Lopez v. Trustees of the Fullerton Elementary School District
Following the February 1972 school board decision to close Maple school, families from the neighborhood filed a lawsuit against the District, alleging that the desegregation plan violated the Equal Protection clause of the 14th Amendment to the US Constitution as well as State desegregation laws.
The lawsuit called the closing of Maple School and the one-way busing plan “invidious discrimination” that “imposes the entire burden of desegregation on minority students.”
The lawsuit had the support of the Mexican American Legal Defense Fund, the Orange County Legal Aid Society, the Western Center of Law and Poverty, and the federal office of Economic Opportunity.

Clipping from the Fullerton News-Tribune (3/14/72). Courtesy of the Local History Room of the Fullerton Public Library.
Lopez v. Trustees of the Fullerton Elementary School District was filed on behalf of “all Spanish surnamed and Negro students attending Maple School.”
During the trial, which took place in late June and early July 1972, Orange County Superior Court Judge William C. Speirs asked, “Is one-way busing the best way to comply with the law? Or is it just a means of avoiding two-way busing?”
Morris Schneider, a consultant in intergroup relations for the State Department of Education “testified that one-directional busing away from closed schools, rather than reciprocal busing, is being done in Redlands, Palm Springs, Corona, Riverside, and San Bernardino,” according to the LA Times.
Schneider said the Fullerton school board’s plan “meets the requirements of the law.”
Under cross-examination by Joe Ortega from the Mexican American Legal Defense Fund, “Schneider admitted that only Mexican American and Negro schools have been closed in districts where it has been necessary to adopt plans for achieving ethnic balance,” according to the LA Times.
“Isn’t it true, Mr. Schneider, that to your knowledge only Chicano and Black schools have been closed and their students forced to participate in one-way busing?” Ortega asked.
“Yes, as far as I know, that is true,” Schneider said.
Fullerton School District Superintendent Robert Crawford also acknowledged that two-way busing “is not prohibitively costly,” which contradicted statements that were often made at school board meetings when presenting the various integration plans.
On July 3, 1972, Judge Speirs upheld the Fullerton School District’s plan to close Maple School and bus all the children from the neighborhood to other schools in the district.
“Judge Speirs ruled that busing students from Maple School, with 85% Mexican American and 10% Black enrollment, without busing students from predominantly Anglo schools is ‘not racially discriminatory,’” according to the July 4, 1972 LA Times.

Clipping from the Los Angeles Times (7/4/72). Courtesy of the Local History room of the Fullerton Public Library.
“Attorney Joe Ortega of the Mexican American Legal Defense Fund said some members of the Chicano community ‘will be very bitter,’ and ‘some will do their best to live with it and get their children to schools,” according to the LA Times.

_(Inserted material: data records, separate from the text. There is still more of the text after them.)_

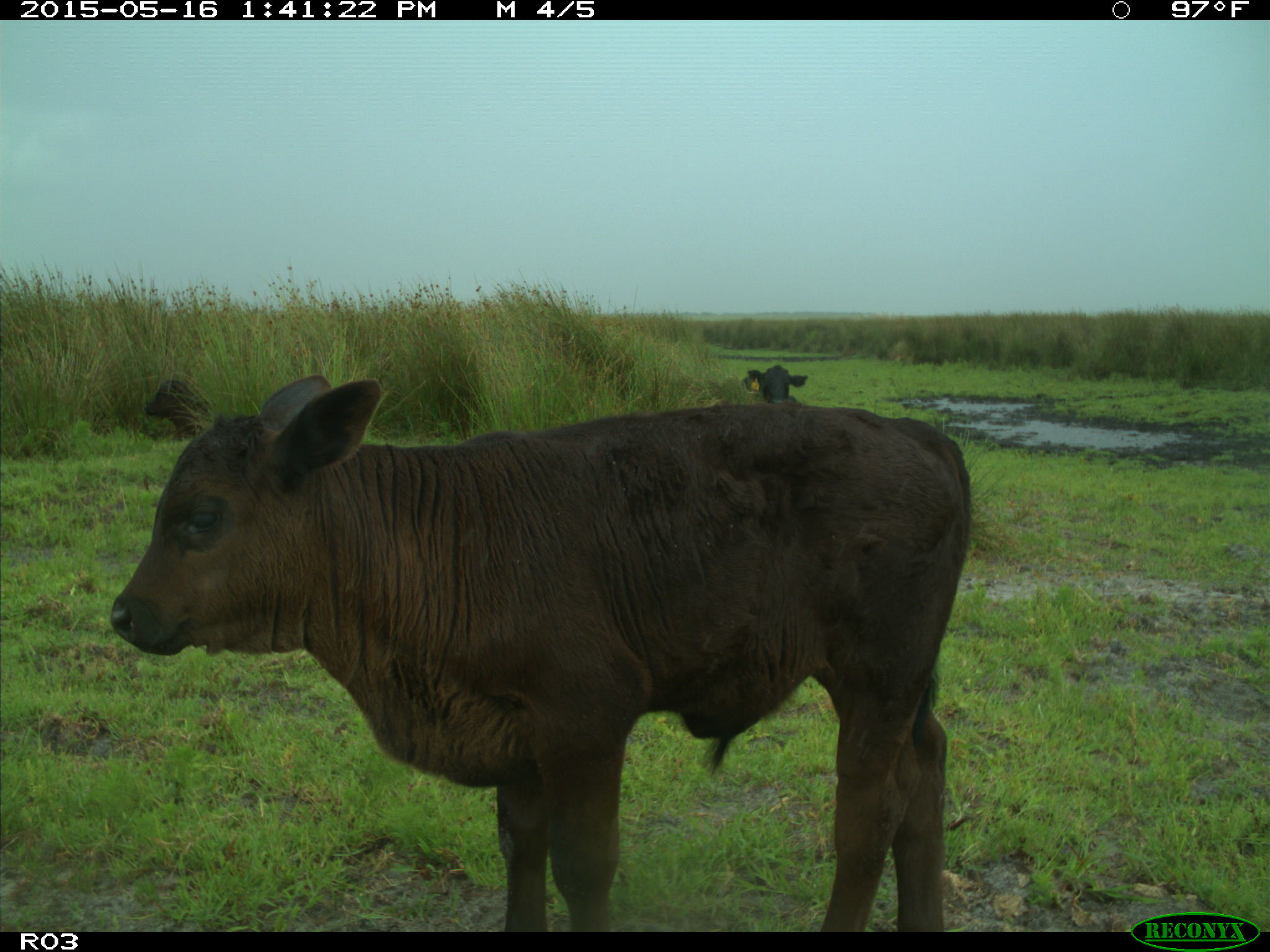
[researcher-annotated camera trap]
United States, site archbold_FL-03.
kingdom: Animalia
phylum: Chordata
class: Mammalia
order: Artiodactyla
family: Bovidae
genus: Bos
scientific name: Bos taurus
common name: domestic cow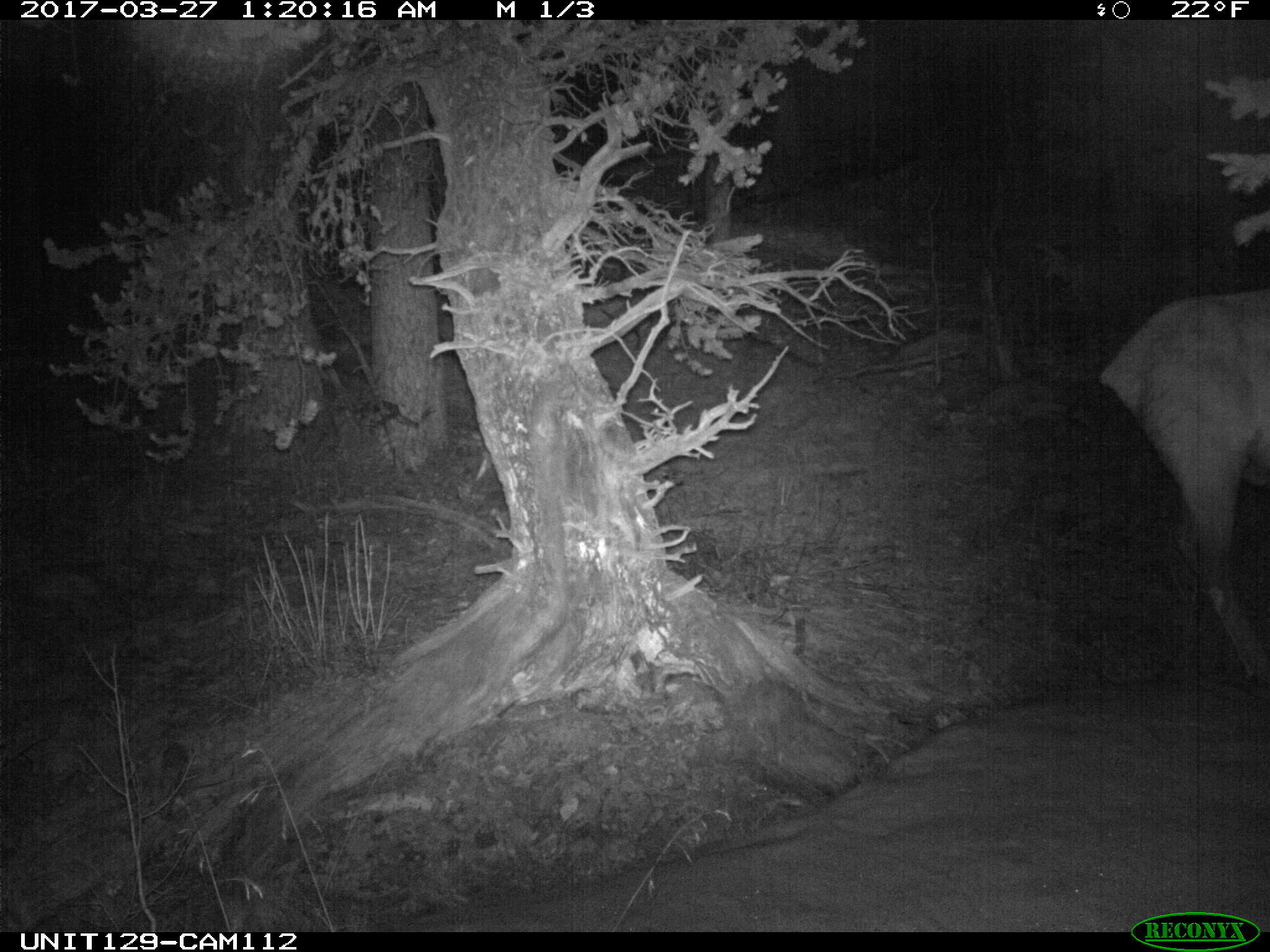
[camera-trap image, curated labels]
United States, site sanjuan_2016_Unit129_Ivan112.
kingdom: Animalia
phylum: Chordata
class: Mammalia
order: Artiodactyla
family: Cervidae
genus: Cervus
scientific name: Cervus elaphus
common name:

Thus, beginning in September 1972, Maple School was closed as an elementary school and all its students were bused to other schools in the district.
According to the Fullerton News-Tribune, “The Maple School will house an expanded preschool, a community cultural center, and will be the site of a Community Open School, an alternative mini school this fall on a pilot basis.”
Reflecting on the impact of closing Maple School, long time Fullerton resident Vivien Jaramillo told The Observer in an interview, “It splits you up so much out of your element that you don’t have any tight bonds with anybody in the neighborhood because they’re all going different places. That part was kind of a bummer, and it was still affecting my kids when they were growing up.”
Retired Fullerton College sociology professor Richard Ramirez, who was involved in formulating the Maple Community’s own desegregation plan (which was not adopted), told The Observer in an interview, “It’s best categorized as institutional racism.”
To be continued…
Categories: Education
I moved to Fullerton in early May 1974; in that month, I was taken to Maple to enroll. Family was surprised to find out school “closed to new students”-passing by on Lemon, we’d seen kids playing. They said kids in my area (S. Princeton Ave—South of Commonwealth but between Lemon and Raymond) were being sent to Raymond Elem…but suggested a Fall entry would be better. Hadn’t heard anything about this, in Anaheim or Westminster..?!
I am really loving this series and look forward to each new part. I remember Maple area parents coming to each board and council meeting to demand reopening. Really goes to how powerful citizens can be when they stand up together.